We went to Stratford-Upon-Avon for the penultimate official outing as a study abroad group. It was interesting, I suppose, but I had no idea what I was actually going to see at any of the places we went (Anne Hathaway’s cottage, Shakespeare’s birthplace, Nash’s House and New Place, Hall’s Croft). Being in places that are that much older than me and so distant from what my life is like makes it difficult to connect with the experience. It’s still interesting and aesthetically pleasing, but when I’m on these sites it doesn’t feel like a house but like a museum. It’s funny that old artifacts (or even replicas), though they may look similarly to what they looked like then, always look like a museum display, i.e., not like someone ever did or could have lived there.
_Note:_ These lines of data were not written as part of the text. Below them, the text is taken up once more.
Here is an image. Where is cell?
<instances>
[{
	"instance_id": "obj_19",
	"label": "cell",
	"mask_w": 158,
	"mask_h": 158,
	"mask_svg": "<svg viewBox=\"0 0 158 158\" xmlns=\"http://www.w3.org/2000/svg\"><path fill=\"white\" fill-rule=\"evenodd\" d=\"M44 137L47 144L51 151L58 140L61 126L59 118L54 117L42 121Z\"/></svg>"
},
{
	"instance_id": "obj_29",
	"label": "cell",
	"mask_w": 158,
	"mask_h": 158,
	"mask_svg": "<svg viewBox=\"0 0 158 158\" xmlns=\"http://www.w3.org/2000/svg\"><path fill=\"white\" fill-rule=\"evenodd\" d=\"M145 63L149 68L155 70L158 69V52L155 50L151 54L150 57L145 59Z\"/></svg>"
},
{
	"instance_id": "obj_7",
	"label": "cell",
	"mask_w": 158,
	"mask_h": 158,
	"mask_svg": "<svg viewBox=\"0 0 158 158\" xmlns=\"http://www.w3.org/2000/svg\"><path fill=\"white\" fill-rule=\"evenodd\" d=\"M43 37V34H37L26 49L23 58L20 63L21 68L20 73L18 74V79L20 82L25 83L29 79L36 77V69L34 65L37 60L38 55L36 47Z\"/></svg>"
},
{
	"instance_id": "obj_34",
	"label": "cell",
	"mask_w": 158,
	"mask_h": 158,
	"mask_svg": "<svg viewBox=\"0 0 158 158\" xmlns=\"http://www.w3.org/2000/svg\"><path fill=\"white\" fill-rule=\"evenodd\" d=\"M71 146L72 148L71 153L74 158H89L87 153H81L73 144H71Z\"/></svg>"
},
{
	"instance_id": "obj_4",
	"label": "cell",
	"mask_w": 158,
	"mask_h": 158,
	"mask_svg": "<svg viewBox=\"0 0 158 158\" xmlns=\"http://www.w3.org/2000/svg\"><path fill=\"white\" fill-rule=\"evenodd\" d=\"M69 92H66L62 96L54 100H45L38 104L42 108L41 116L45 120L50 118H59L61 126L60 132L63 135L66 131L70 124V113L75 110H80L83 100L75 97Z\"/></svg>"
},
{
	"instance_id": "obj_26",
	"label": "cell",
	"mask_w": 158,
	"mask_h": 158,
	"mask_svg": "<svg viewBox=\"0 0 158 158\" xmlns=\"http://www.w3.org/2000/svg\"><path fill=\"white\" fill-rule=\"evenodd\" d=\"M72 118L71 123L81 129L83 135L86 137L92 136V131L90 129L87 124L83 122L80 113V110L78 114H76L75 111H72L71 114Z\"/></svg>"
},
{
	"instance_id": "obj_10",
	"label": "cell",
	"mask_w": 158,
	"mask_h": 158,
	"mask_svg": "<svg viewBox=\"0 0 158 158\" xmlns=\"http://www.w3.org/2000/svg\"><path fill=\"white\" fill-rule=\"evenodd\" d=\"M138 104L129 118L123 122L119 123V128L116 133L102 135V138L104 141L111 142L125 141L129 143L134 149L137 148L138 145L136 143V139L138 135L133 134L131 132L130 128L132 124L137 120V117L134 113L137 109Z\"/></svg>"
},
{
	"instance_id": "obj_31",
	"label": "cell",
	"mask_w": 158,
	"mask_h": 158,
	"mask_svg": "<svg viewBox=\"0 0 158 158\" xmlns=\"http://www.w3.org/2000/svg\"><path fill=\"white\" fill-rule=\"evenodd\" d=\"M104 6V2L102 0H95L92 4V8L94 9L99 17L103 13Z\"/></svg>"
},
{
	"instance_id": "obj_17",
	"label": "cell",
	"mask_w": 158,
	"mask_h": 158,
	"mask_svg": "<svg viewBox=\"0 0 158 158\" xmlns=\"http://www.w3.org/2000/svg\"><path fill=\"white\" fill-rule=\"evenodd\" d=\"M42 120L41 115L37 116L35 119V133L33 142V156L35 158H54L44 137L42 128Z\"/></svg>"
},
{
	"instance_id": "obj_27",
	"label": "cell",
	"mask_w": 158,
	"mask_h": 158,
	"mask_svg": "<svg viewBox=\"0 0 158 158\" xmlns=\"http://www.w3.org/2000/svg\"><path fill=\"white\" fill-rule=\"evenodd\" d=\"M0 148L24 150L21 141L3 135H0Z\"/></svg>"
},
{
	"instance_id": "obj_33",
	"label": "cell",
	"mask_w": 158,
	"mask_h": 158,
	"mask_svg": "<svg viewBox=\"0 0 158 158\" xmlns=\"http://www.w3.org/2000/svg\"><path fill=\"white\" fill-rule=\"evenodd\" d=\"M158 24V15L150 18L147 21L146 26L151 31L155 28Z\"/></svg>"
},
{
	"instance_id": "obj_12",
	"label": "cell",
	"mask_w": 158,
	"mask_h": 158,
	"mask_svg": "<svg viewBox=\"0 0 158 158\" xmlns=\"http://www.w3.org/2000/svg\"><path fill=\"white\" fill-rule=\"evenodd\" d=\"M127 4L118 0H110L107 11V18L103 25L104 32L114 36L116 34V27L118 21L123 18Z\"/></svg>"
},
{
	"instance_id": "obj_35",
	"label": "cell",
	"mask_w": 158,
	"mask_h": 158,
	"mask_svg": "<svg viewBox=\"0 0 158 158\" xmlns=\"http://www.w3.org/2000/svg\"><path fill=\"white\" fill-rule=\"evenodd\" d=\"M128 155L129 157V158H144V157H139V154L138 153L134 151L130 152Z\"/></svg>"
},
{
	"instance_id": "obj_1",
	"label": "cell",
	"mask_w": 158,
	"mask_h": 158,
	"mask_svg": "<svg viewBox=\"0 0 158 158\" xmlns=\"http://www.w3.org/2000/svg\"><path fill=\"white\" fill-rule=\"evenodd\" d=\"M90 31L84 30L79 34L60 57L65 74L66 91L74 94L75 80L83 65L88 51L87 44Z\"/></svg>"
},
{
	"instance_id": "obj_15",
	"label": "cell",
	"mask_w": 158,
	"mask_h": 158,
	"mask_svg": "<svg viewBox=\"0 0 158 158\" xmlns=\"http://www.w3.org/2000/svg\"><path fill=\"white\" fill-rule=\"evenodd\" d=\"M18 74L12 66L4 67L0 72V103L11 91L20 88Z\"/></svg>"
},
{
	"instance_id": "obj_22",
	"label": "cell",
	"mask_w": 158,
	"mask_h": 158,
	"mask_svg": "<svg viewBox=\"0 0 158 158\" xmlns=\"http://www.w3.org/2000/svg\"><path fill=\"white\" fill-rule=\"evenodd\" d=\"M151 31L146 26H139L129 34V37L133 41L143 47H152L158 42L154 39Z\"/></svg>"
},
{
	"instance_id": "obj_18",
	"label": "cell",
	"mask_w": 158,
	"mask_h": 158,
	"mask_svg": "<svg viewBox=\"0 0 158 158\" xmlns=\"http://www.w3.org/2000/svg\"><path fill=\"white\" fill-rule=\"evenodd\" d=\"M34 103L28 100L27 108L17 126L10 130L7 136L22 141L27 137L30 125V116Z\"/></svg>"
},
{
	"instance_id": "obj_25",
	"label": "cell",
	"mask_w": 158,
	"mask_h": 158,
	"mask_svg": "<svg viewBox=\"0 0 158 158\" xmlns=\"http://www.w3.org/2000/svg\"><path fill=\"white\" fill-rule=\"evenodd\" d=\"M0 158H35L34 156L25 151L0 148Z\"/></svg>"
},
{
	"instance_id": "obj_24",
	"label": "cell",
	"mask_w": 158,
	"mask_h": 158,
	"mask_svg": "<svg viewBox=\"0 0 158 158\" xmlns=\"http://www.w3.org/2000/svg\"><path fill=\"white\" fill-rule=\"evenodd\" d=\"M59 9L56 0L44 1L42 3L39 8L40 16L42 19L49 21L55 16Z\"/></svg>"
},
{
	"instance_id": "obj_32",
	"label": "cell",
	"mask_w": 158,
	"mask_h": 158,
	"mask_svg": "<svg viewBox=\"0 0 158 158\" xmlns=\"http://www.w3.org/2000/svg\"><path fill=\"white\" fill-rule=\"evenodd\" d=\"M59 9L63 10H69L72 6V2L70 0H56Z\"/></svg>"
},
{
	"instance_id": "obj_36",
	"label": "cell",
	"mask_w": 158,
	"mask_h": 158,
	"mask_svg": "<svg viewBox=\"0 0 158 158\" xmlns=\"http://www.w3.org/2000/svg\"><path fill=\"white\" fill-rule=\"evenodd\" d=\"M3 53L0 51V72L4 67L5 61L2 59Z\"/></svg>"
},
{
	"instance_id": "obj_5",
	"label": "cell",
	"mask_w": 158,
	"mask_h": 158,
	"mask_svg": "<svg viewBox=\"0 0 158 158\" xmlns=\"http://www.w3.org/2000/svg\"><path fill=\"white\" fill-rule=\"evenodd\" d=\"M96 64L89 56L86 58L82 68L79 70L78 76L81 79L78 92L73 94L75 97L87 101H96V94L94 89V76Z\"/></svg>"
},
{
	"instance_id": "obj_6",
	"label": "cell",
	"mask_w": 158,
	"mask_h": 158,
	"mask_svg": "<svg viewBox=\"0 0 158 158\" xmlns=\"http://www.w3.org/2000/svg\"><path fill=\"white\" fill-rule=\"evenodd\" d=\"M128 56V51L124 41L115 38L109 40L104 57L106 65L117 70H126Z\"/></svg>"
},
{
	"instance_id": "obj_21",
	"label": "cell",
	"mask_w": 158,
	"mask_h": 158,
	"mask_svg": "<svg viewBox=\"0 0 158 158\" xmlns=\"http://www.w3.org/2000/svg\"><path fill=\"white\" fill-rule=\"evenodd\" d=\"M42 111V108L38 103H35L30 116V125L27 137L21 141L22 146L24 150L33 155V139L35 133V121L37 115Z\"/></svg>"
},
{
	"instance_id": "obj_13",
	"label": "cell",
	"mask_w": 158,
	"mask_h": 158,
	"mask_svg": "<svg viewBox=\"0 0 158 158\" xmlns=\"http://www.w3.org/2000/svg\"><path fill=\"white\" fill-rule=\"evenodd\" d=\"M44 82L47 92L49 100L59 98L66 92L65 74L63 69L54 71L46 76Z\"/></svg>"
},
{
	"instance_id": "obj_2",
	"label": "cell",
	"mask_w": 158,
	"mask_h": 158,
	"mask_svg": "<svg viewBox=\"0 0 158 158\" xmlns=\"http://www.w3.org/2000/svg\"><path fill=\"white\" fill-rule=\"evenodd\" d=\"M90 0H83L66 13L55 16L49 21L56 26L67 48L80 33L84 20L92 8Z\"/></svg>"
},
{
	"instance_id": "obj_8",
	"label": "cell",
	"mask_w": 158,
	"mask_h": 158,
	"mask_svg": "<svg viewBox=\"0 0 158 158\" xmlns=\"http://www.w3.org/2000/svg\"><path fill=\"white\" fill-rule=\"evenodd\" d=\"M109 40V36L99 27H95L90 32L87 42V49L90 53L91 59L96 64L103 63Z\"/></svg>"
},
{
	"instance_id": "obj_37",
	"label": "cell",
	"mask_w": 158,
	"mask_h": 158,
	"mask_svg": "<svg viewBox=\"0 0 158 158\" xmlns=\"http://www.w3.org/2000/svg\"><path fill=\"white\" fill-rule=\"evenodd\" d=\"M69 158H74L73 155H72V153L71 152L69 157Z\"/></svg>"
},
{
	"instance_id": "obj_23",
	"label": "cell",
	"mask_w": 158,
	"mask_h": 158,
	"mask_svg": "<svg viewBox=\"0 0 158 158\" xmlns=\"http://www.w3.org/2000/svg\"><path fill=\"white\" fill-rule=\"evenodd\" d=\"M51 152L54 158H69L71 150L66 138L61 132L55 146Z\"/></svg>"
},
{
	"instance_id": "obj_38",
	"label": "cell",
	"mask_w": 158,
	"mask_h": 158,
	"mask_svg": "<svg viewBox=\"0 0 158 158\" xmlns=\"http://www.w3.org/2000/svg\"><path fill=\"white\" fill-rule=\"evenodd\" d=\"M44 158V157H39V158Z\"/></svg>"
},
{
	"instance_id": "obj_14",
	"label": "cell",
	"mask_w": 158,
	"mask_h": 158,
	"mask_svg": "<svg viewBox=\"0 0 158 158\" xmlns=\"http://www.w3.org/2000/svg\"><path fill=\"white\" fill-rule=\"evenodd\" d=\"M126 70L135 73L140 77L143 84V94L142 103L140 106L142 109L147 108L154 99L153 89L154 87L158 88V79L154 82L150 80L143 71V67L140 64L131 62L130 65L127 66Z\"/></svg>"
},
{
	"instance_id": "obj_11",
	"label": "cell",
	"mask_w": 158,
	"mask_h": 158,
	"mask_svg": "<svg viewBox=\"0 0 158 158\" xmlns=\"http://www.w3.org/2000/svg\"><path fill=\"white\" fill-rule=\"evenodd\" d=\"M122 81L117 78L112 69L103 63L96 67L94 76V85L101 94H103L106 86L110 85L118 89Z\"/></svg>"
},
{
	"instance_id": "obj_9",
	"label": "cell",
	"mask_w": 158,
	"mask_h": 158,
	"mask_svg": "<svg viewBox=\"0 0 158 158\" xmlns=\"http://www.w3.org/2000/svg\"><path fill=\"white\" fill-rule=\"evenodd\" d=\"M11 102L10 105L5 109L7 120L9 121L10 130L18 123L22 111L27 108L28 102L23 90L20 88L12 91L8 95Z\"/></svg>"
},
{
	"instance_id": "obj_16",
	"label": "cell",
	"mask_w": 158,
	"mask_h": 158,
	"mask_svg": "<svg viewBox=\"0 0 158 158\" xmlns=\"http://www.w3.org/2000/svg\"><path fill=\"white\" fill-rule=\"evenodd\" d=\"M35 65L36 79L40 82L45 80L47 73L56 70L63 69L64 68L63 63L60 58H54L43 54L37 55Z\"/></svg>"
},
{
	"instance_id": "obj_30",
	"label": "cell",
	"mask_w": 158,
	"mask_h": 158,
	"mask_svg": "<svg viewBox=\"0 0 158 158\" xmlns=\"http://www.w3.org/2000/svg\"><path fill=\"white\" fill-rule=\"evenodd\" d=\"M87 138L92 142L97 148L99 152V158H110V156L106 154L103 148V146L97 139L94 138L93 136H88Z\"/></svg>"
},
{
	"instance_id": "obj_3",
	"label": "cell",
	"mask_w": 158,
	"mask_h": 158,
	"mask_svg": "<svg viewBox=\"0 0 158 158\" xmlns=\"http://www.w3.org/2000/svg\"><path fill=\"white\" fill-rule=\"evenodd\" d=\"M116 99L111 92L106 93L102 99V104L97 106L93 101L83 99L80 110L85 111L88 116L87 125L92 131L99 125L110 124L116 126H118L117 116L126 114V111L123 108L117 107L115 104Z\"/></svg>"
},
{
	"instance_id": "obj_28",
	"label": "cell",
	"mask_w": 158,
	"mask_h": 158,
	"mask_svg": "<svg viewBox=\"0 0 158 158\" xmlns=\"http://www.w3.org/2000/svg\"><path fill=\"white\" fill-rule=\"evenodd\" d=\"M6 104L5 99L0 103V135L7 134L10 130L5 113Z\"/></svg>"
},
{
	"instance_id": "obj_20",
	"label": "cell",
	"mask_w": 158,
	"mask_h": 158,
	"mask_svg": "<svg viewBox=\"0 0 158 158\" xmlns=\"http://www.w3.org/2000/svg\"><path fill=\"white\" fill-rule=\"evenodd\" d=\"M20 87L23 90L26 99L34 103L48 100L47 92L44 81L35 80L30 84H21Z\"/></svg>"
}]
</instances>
One of the best parts of the trips, aside from the trips being free, are the spicy chicken sandwiches. I think they’re a sort of chicken salad made with curry powder. I get an orange soda and a banana with the sandwich, and I’m the happiest boy in the world. The assistant to the director of OPUS (the program through which I’m studying at Oxford) and her husband make them the morning before the trips. (Unrelated to the sandwiches, we’ve determined that this woman is M from the Bond saga. She’s older, has short, whiting hair, is rather austere, and she’s British. Furthermore, while we know she does a lot of the technical stuff for OPUS, no one can really pinpoint what it is that she does.)
Anyway, Shakespeare is interesting and sandwiches are delicious.
I always forget that Shakespeare married a woman named Anne Hathaway, so when I read this I thought, "I didn't know Anne Hathaway lived in Europe, but her last movie rocked!" Then I remembered and felt like an idiot... ha. I admire Europe for being substantially older than anything I have ever known. That inspires a sort of wonder in me. A wonder of what life could have been like back then: how life had to have been simpler and morals much more finite and concrete.
ReplyDeleteInteresting way to view the past, but I understand it. It certainly had to be infinitely different than how we live, that's for sure.